Another fantastic speaker was Allida Black. This Harry Potter fanatic and human rights activist came to the Institute to present on the human rights story of Harry Potter. She argued that the popular fiction
series Harry Potter included elements from the Declaration of Human Rights and encouraged students to form their own Dumbledore’s Army.

She pointed out that the youth is pivotal in creating change and that it is necessary for them to band together to ensure that the Voldemorts of the world are unsuccessful in their in humanitarian pursuits.

“She was my favorite speaker at the Human Rights Institute,” Lee said. “Because Harry Potter is such a fundamental part of my life, her perspective really opened my eyes to see how easy it is to get involved. I also felt empowered as a teenager because oftentimes we are silenced.”

Odeh, the artist from Syria, showed us some of her work, such as her series called Royalty Refugees. This collection of artworks depict different scenes of people in refugee camps in an elevated position. She also gave us the opportunity to try our own hand at making artwork significant to our personal cultures. Some student works showed different images, such as family crests or items significant to one’s family.

Students enjoyed this event as they learned about yet another way they can influence the world around them for the better and how to sympathize with the other students around them.

Usually, the Summer Institute brings in Holocaust survivor Joe Diamond to speak about his harrowing experiences. Unfortunately, Diamond passed away. His daughter, however, was willing to take up his torch, continue his legacy, and ensure his story is not forgotten.

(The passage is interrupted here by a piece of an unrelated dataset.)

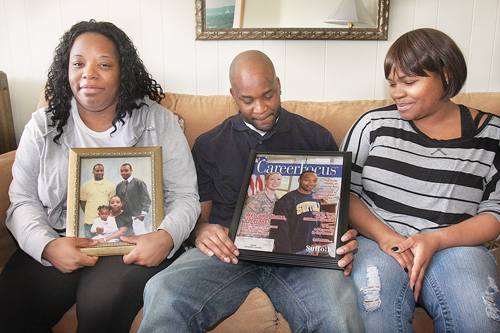 BARBARAELLEN KOCH PHOTO  |  Demitri Hampton's sister Jennifer Davis (left), brother Jamal Davis and first cousin Latisha Diego with photos of Demitri, who appeared on the cover of a Suffolk Community College campus magazine in 2012, during a meeting with reporters in Polish Town Tuesday.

During a seminar in which a few of the students were selected to speak on behalf of their peers to the parents, many vocalized their appreciation of Diamond’s daughter speaking of how inspiring they found his story. What stuck out to many was the accordion he bought with all his money before leaving for the US.

The family still has it, and she was able to show it to us. She also told the story he would tell, where when he arrived in the United States, the border control asked him to play something to prove he had not stolen the instrument. To their amazement, Diamond was able to perform beautifully, even though he had never played the instrument prior.

Many of the students were very inspired by the experiences they gained from this short week. Multiple East students were lucky enough to attend, such as myself, Anna Lin, Nina Coscia and Jaiha Lee. Three of us are planning on revising the current health curriculum to include more information about LGBT+ people and relationships, heavily revamp the sex education, and include more about consent.